Give back every line below word for word, leaving out the pictures.
┌──
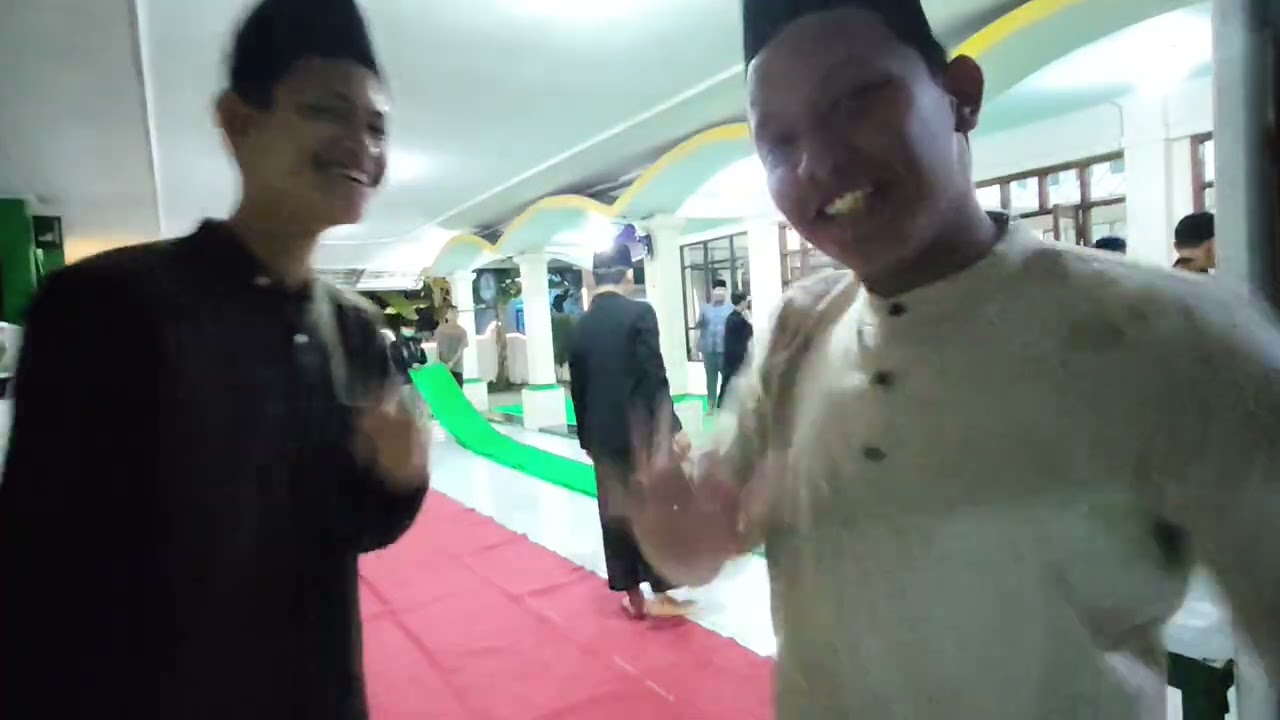 Ready for Tarawih. Mushola Al Ikhlas Bulak Kapal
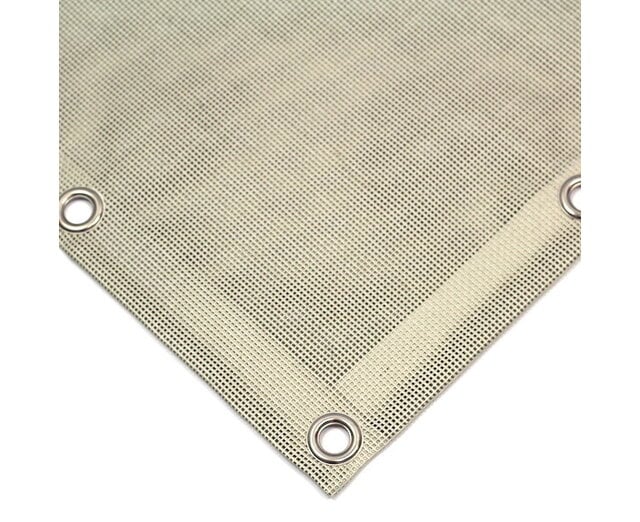 Gaaszeil PVC 600 op maat - Driehoek R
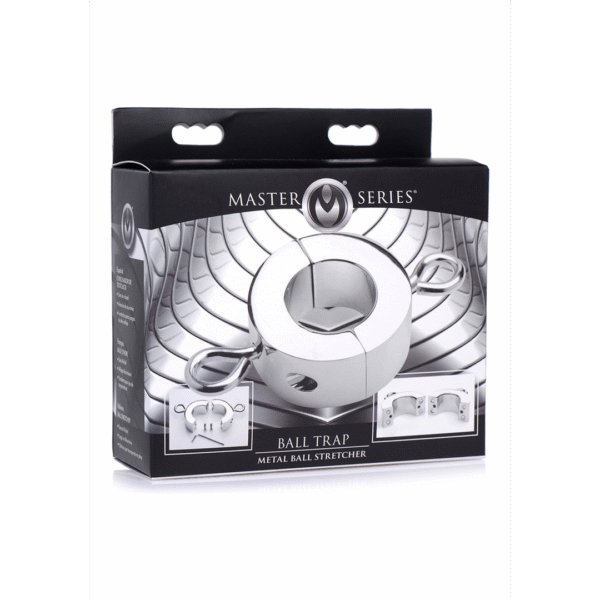 Metalowy ball stretcher Ball Trap XR Brands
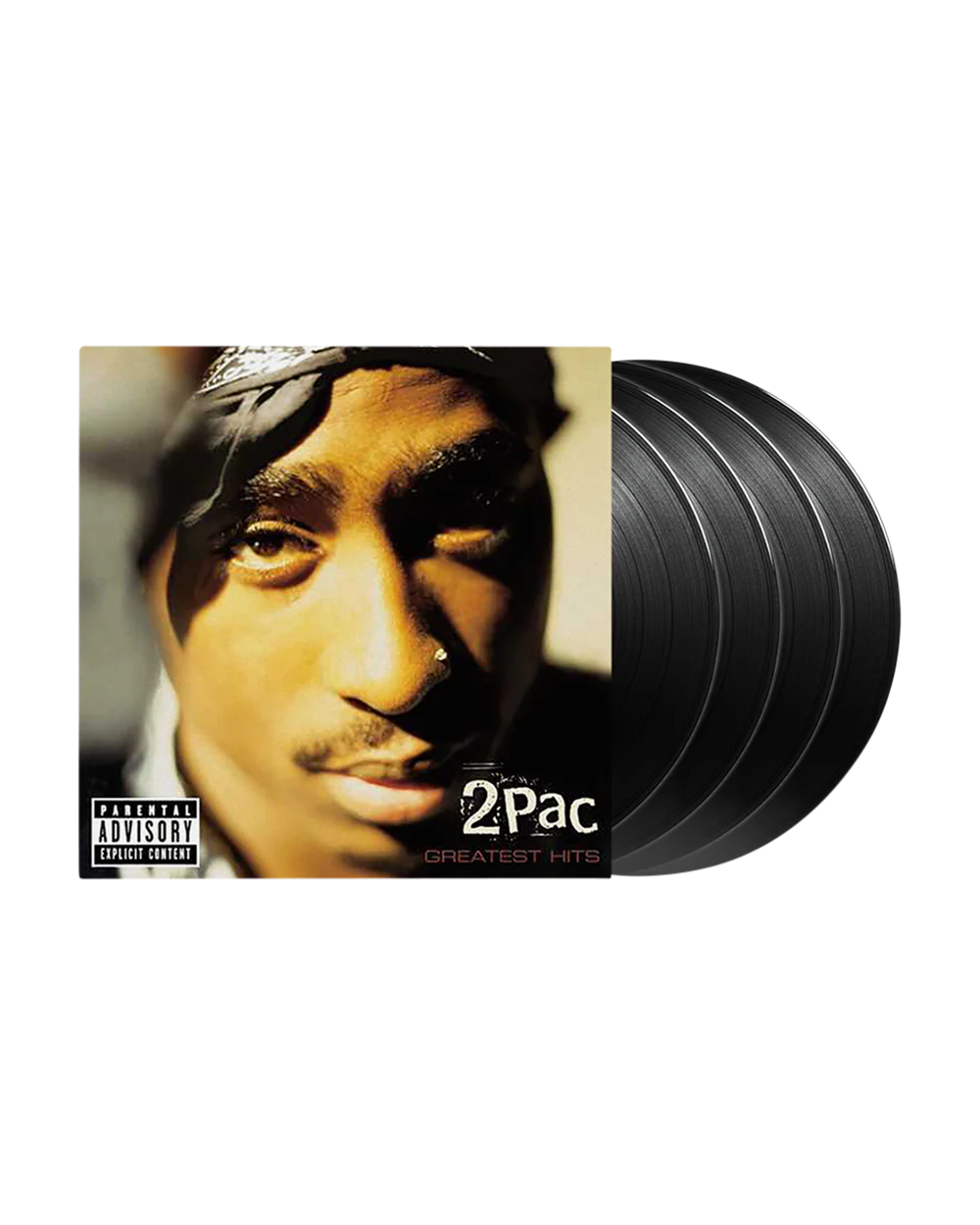 2PAC - Greatest Hits 黑膠 4LP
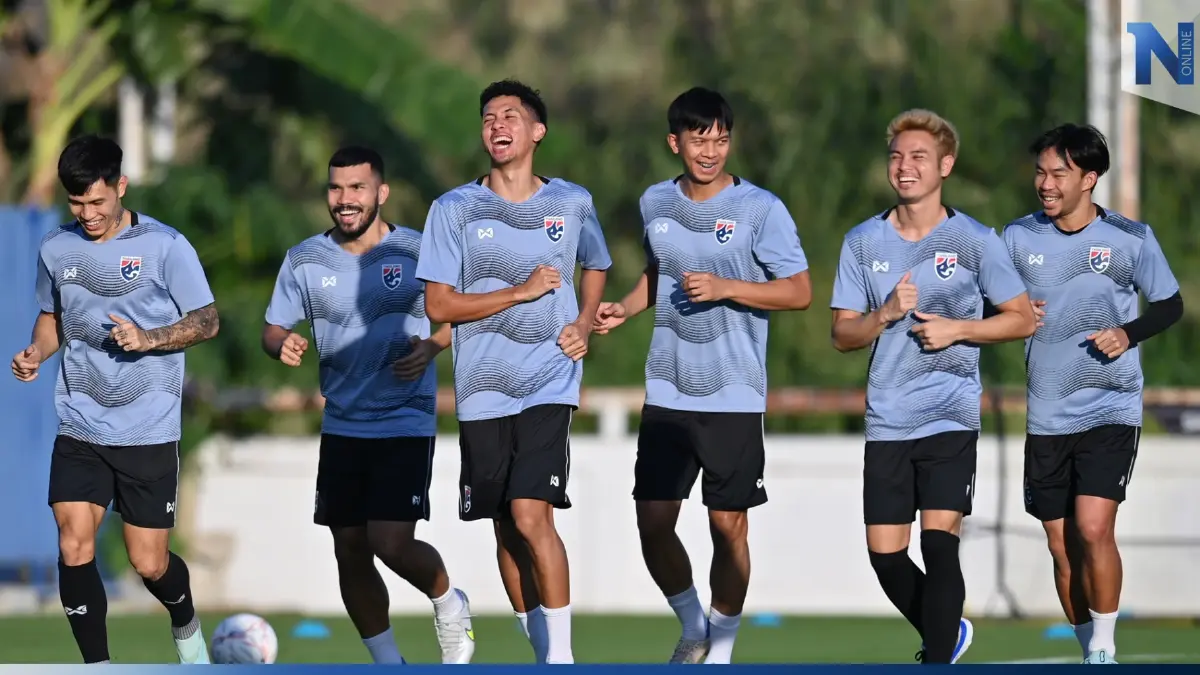 "มาโน่" ยัน "ทีมชาติไทย" พร้อมสู้ไม่หวั่นกองเชียร์เสือเหลือง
└──
**COMPLETED TASK**
 Ready for Tarawih. Mushola Al Ikhlas Bulak Kapal
 Gaaszeil PVC 600 op maat - Driehoek R
 Metalowy ball stretcher Ball Trap XR Brands
 2PAC - Greatest Hits 黑膠 4LP
 "มาโน่" ยัน "ทีมชาติไทย" พร้อมสู้ไม่หวั่นกองเชียร์เสือเหลือง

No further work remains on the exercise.